* _What you should do_: Convert the records into a JSON list of strings with one string per line, skipping any blank lines.

-------- Supplied data --------

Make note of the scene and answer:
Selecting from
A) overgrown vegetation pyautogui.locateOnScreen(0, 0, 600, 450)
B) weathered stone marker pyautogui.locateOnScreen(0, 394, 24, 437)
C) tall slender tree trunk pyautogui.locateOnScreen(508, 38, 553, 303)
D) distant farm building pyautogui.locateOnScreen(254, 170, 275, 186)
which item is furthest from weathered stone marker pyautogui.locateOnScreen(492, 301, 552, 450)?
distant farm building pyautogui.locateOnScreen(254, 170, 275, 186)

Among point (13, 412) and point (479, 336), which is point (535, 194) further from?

--------

* _Exercise response_:
[
  "Make note of the scene and answer:",
  "Selecting from",
  "A) overgrown vegetation pyautogui.locateOnScreen(0, 0, 600, 450)",
  "B) weathered stone marker pyautogui.locateOnScreen(0, 394, 24, 437)",
  "C) tall slender tree trunk pyautogui.locateOnScreen(508, 38, 553, 303)",
  "D) distant farm building pyautogui.locateOnScreen(254, 170, 275, 186)",
  "which item is furthest from weathered stone marker pyautogui.locateOnScreen(492, 301, 552, 450)?",
  "distant farm building pyautogui.locateOnScreen(254, 170, 275, 186)",
  "Among point (13, 412) and point (479, 336), which is point (535, 194) further from?"
]